Deze twee etappe begint opnieuw aan het station van Aalst. Het gaat al snel naar de grote markt, met een mooi schepenhuis en dito belfort, en daarna naar twee Aalsterse parken. Het stadspark pakt uit met twee mooie vijvers. Daarna gaat het naar het iets meer natuurlijke Osbroek, een aangenaam bosgebied dat fungeert als goede introductie voor wat nog komen moet.

Het vervolg is misschien ietsje minder charmant. Vanuit het park gaat het naar een woonwijk en de stationsbuurt van Erembodegem. Een korte tocht langs het spoor brengt je al snel naar de Wellemeersen, een overstromingsgebied van de Dender met een veelzijdige fauna en flora. Het is op zich wel mooi, maar de nabijheid van de E40 enerzijds en een serieus stuk privégebied anderzijds, maakt de ervaring wat minder. Ik was ook even op iemands terrein gewandeld. Gelukkig wees deze mij beleefd op het wandelpad.

Tussen veld en verkaveling

Het middenstuk is een afwisseling van veld en verkaveling, waarbij ook in de meer ‘natuurlijke’ stukken de menselijke aanwezigheid nooit veraf is. De Dender leidt naar een graasgebied voor Galloways waar ik helaas geen Galloway bespeur en over een kort knuppelpad.

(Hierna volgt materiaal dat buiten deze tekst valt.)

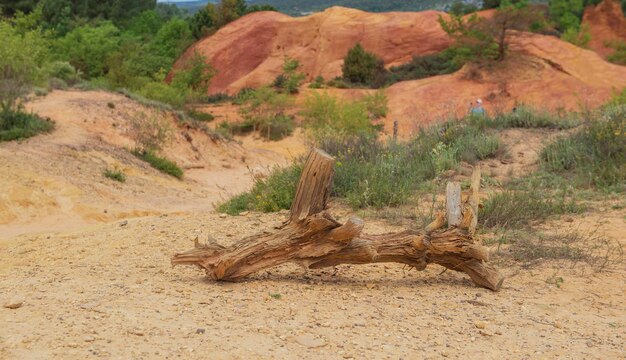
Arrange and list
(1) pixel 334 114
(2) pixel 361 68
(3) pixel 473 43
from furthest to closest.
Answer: (2) pixel 361 68
(3) pixel 473 43
(1) pixel 334 114

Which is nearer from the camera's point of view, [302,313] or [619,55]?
[302,313]

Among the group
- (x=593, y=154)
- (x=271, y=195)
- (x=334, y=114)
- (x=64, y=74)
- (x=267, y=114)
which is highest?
(x=593, y=154)

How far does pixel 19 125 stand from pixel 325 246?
11.5 m

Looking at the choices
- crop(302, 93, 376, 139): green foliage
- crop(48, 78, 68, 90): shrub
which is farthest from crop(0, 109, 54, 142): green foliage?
crop(302, 93, 376, 139): green foliage

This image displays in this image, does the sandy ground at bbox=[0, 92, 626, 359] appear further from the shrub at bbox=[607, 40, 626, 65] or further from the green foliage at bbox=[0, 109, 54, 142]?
the shrub at bbox=[607, 40, 626, 65]

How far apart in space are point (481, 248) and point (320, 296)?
1.12 m

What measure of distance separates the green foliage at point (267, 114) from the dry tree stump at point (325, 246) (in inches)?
815

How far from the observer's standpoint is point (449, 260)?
4.95 m

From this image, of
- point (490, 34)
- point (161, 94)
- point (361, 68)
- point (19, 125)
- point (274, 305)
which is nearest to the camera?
point (274, 305)

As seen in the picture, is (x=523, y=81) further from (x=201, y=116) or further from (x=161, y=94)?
(x=161, y=94)

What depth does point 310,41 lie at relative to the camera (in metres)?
38.1

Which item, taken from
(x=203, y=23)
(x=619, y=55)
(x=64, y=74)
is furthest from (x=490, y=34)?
(x=203, y=23)

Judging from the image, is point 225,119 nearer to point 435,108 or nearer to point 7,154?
point 435,108

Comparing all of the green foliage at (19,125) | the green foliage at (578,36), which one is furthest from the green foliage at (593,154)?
the green foliage at (578,36)
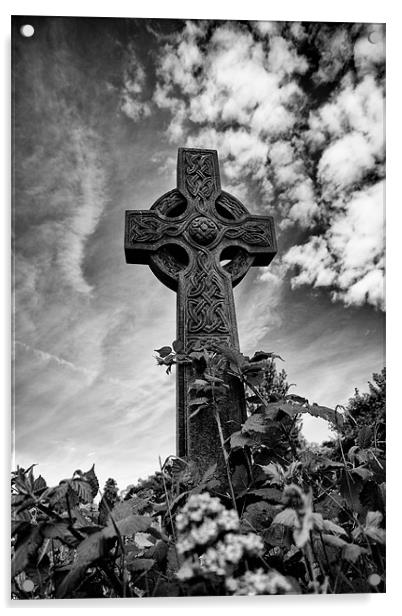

Opnieuw volgt de GR de spoorweg, maar deze keer leidt het naar een eerste hoogtepuntje, de bijzondere houten spoorwegbrug in Welle.

Vanaf daar is het een afwisseling tussen de verkaveling van Welle naar een gebetonneerd pad tussen de velden en zo naar een weg langsheen een drukke steenweg. Opnieuw ietsje minder charmant. Het is nog even behelpen in een stukje Haaltert, waar een bepaalde tuin uitpakt met emoes en een gigantische kalkoen, maar daarna wordt het steeds aangenamer wandelen.

Ik passeer nog even een veld waar de tractor net zijn mest begon te spuiten, maar het motiveerde wel om er de pas in te zetten richting Lebeke en middagpauze. Dit gaat via een aangenaam bos, waar de drukte echt achter de rug is. Vervolgens voert een nieuw ogend pad tussen de velden naar enkele kapelletjes. Het is aan een van deze dat ik na een goede 18 km mij op een bankje zet en geniet van een korte middagpauze.

Een mooi slotstuk

Het laatste derde van de wandeling zorgt echter voor een mooie afsluiter, met verschillende mooie stukjes. Een weg door de velden leidt eerst naar een holle weg en vervolgens naar een veldweg dat uitmondt in een zanderig pad door de velden. Het doet wat denken aan enkele passages langsheen de Normandische GR 21, die we deze zomer bewandelde.

Ik bezoek nog even het kerkje van Nederhasselt met een eerder bijzonder interieur. Dan volgt een mooi stuk langs de Beverbeek, waar het heel even wat modderig dreigt te worden. De GR komt ook steeds dichter bij de eerste tekenen van de Vlaamse Ardennen en Geraardsbergen. Dat wordt duidelijk wanneer er even een kasseiweg omhoog moet bewandeld worden. Dit laatste stuk gaat duidelijker op en neer.

Na het oversteken van een drukkere baan, gaat het richting de Beukenboomkapel. Helaas staat de beloofde bank er niet meer. De kapel is nu in privé-bezit en vermoedelijk is de bank gesneuveld voor de parkeerplaats die er is aangelegd. Ik rust nog even op een houten pallet en zet mijn tocht richting eindpunt Zandbergen verder. Daar gaat het nog naar de kerk van Voorde en ten slotte naar het station, waar ik met mijn vermoeide benen tevreden neerplant op het perron.